(Records excerpted from a collection)
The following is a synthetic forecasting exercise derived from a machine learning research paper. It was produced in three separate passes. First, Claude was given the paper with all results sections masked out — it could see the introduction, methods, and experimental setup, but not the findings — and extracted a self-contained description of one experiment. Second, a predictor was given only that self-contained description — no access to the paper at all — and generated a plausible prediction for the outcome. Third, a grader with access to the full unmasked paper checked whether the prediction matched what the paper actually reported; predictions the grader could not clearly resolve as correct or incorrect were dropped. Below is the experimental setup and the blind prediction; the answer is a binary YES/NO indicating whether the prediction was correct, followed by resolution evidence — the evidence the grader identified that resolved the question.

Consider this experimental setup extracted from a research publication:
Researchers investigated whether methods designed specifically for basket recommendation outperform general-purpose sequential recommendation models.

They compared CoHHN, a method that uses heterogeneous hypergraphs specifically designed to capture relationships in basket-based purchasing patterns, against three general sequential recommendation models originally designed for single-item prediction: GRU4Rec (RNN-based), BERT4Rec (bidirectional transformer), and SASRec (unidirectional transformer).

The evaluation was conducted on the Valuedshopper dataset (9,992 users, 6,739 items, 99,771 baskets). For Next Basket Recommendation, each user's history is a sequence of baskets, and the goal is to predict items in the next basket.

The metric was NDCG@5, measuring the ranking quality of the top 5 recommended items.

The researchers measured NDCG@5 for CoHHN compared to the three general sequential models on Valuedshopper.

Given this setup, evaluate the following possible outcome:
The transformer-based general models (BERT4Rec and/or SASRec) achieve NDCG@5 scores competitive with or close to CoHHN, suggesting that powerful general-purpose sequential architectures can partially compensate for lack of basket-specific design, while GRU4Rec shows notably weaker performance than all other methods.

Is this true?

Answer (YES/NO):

▶ Exercise objective
Transcribe the data above in its entirety, exactly.

▶ Written answer
The following is a synthetic forecasting exercise derived from a machine learning research paper. It was produced in three separate passes. First, Claude was given the paper with all results sections masked out — it could see the introduction, methods, and experimental setup, but not the findings — and extracted a self-contained description of one experiment. Second, a predictor was given only that self-contained description — no access to the paper at all — and generated a plausible prediction for the outcome. Third, a grader with access to the full unmasked paper checked whether the prediction matched what the paper actually reported; predictions the grader could not clearly resolve as correct or incorrect were dropped. Below is the experimental setup and the blind prediction; the answer is a binary YES/NO indicating whether the prediction was correct, followed by resolution evidence — the evidence the grader identified that resolved the question.

Consider this experimental setup extracted from a research publication:
Researchers investigated whether methods designed specifically for basket recommendation outperform general-purpose sequential recommendation models.

They compared CoHHN, a method that uses heterogeneous hypergraphs specifically designed to capture relationships in basket-based purchasing patterns, against three general sequential recommendation models originally designed for single-item prediction: GRU4Rec (RNN-based), BERT4Rec (bidirectional transformer), and SASRec (unidirectional transformer).

The evaluation was conducted on the Valuedshopper dataset (9,992 users, 6,739 items, 99,771 baskets). For Next Basket Recommendation, each user's history is a sequence of baskets, and the goal is to predict items in the next basket.

The metric was NDCG@5, measuring the ranking quality of the top 5 recommended items.

The researchers measured NDCG@5 for CoHHN compared to the three general sequential models on Valuedshopper.

Given this setup, evaluate the following possible outcome:
The transformer-based general models (BERT4Rec and/or SASRec) achieve NDCG@5 scores competitive with or close to CoHHN, suggesting that powerful general-purpose sequential architectures can partially compensate for lack of basket-specific design, while GRU4Rec shows notably weaker performance than all other methods.

Is this true?

Answer (YES/NO):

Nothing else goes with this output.